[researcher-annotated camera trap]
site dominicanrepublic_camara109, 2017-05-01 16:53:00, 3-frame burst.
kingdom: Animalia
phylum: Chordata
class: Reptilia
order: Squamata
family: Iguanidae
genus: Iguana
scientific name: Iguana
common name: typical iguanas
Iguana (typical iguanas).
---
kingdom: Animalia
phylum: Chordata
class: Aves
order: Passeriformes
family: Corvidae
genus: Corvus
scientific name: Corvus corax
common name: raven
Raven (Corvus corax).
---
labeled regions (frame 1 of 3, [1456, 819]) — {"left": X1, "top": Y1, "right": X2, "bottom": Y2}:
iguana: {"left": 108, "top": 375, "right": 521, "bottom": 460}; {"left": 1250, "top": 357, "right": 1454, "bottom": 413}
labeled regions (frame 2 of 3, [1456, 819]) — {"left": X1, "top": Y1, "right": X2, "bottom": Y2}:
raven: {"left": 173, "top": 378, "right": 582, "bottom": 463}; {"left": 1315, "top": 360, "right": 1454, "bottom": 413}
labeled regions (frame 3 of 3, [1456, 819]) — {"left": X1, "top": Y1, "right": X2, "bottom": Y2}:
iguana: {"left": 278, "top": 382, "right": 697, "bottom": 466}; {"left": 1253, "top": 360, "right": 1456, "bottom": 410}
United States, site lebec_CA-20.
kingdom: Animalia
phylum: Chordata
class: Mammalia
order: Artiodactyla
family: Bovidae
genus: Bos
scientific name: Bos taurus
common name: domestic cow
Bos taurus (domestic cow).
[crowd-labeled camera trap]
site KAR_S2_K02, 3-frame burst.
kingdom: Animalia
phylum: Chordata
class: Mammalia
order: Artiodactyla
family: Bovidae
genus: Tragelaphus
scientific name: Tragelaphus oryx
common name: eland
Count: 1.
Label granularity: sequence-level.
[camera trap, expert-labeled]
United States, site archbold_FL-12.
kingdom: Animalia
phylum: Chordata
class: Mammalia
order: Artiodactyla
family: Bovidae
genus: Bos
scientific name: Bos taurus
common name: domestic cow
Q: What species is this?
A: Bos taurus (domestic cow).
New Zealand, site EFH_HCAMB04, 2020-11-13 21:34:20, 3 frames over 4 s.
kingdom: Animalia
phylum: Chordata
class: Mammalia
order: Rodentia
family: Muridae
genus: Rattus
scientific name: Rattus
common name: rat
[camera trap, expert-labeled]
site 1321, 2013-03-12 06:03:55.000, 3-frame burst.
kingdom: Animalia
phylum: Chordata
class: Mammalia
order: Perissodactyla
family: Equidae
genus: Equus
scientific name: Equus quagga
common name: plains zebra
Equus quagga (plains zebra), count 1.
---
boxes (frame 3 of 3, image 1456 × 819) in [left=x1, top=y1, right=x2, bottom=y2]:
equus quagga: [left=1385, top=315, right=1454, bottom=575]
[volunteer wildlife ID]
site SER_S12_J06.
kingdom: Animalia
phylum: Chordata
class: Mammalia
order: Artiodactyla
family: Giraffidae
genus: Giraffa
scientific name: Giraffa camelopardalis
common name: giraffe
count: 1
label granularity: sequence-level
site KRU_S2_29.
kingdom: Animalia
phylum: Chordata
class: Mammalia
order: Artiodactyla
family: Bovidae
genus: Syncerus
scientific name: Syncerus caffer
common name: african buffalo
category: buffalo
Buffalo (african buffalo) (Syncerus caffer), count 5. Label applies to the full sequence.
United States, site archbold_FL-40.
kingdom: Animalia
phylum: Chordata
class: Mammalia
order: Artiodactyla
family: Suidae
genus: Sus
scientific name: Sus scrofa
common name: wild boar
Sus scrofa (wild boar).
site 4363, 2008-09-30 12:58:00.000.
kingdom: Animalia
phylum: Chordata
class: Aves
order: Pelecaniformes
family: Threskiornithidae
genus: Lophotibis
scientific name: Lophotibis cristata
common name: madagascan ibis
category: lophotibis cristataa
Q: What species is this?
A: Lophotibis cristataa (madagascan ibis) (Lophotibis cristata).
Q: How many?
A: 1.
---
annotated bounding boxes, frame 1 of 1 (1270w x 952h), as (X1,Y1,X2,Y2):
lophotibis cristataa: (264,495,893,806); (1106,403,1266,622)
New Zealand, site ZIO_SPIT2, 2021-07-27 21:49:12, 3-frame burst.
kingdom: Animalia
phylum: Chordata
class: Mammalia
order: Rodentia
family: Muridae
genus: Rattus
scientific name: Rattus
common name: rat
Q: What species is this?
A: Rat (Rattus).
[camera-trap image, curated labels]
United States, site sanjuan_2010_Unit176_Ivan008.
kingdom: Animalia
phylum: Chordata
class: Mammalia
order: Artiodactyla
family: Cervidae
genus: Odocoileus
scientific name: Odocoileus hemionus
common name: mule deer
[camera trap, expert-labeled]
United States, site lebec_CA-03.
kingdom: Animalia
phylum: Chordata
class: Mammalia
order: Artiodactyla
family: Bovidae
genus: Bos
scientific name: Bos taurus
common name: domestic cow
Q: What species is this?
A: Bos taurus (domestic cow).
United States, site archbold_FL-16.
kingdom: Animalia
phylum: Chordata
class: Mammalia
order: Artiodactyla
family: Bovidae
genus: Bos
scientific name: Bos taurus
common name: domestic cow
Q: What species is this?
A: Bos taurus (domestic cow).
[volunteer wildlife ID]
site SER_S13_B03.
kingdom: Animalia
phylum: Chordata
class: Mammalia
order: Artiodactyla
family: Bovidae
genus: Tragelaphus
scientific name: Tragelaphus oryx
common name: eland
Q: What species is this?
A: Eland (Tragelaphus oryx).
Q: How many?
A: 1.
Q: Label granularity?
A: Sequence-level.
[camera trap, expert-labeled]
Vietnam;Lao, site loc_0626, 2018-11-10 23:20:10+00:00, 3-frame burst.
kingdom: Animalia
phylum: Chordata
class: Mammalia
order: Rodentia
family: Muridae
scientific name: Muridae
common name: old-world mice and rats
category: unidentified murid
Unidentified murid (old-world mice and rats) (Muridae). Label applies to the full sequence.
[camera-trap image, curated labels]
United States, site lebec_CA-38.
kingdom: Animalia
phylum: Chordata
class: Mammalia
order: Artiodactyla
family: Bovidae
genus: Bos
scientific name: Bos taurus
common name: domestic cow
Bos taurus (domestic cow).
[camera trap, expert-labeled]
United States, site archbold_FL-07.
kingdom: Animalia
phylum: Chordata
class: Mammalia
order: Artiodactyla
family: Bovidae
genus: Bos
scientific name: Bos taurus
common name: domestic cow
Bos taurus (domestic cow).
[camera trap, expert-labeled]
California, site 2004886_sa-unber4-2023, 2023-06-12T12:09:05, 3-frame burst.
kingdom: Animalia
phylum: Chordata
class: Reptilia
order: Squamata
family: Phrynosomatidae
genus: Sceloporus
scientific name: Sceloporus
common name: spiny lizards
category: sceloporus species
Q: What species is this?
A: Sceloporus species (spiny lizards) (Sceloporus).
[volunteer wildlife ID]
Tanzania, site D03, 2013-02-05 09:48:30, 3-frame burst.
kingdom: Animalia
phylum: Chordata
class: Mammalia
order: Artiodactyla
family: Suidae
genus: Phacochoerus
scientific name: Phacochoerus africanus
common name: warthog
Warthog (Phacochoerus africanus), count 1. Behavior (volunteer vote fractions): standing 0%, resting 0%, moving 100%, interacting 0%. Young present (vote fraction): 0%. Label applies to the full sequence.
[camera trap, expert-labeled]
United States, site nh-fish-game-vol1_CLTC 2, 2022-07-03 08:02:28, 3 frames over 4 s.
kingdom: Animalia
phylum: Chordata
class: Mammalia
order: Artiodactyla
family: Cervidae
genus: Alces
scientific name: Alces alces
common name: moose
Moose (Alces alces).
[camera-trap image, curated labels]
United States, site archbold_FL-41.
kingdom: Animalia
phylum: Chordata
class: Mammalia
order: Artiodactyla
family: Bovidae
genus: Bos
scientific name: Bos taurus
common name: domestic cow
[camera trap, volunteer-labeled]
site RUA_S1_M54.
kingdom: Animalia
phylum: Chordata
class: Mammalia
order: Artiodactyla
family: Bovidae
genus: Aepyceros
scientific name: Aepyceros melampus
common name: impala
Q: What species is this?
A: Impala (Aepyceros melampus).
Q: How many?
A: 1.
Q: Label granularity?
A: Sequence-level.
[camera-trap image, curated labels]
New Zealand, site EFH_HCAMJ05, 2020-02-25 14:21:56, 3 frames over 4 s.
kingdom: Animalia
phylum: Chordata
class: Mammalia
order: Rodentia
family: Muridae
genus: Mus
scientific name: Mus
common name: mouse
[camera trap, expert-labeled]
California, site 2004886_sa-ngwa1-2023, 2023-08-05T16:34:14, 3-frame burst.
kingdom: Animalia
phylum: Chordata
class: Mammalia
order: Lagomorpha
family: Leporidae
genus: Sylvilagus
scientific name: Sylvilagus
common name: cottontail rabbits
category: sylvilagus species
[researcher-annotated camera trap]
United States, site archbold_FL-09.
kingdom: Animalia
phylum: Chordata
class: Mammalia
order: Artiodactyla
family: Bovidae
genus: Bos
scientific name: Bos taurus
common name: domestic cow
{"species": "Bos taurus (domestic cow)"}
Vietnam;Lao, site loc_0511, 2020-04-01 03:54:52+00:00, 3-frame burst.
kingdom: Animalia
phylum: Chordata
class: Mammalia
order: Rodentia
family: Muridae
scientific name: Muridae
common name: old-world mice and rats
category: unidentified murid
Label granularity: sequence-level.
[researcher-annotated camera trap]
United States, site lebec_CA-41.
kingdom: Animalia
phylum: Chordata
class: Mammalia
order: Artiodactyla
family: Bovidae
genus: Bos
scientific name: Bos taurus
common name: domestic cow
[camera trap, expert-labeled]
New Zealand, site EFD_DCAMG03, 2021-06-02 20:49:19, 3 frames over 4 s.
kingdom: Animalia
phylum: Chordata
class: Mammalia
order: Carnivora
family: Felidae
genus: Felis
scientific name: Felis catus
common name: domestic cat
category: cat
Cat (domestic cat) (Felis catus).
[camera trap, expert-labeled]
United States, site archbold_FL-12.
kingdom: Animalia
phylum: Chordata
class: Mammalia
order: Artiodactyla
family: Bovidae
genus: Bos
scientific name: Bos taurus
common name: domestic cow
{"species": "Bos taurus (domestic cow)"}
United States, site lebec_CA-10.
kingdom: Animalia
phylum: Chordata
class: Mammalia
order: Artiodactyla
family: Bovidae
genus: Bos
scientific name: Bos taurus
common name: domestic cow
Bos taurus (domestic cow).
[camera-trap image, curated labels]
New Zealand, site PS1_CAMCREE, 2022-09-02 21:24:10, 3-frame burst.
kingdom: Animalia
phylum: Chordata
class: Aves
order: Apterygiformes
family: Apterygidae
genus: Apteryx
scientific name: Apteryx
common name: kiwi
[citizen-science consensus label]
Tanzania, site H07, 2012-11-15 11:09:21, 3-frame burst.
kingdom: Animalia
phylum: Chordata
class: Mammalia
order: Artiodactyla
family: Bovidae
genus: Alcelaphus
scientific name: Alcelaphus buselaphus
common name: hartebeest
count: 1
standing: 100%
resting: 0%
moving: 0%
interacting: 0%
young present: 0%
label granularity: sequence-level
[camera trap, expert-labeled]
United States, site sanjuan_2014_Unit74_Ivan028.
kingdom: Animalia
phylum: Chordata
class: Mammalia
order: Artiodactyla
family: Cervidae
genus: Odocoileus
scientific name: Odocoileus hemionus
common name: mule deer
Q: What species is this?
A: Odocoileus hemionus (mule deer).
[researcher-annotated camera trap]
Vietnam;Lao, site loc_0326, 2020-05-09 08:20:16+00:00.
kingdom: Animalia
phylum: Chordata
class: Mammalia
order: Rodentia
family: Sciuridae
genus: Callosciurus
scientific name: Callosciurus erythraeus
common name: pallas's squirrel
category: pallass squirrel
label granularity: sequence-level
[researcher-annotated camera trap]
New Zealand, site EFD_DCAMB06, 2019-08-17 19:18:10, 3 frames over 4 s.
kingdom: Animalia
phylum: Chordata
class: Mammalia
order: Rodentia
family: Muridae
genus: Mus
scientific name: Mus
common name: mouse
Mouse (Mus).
▬▬▬
#### Instructions to follow
Beginning with the line that contains "scientific name: Callosciurus erythraeus", repeat every line through the end of the records and nothing more.

#### Expected answer
scientific name: Callosciurus erythraeus
common name: pallas's squirrel
category: pallass squirrel
label granularity: sequence-level
[researcher-annotated camera trap]
New Zealand, site EFD_DCAMB06, 2019-08-17 19:18:10, 3 frames over 4 s.
kingdom: Animalia
phylum: Chordata
class: Mammalia
order: Rodentia
family: Muridae
genus: Mus
scientific name: Mus
common name: mouse
Mouse (Mus).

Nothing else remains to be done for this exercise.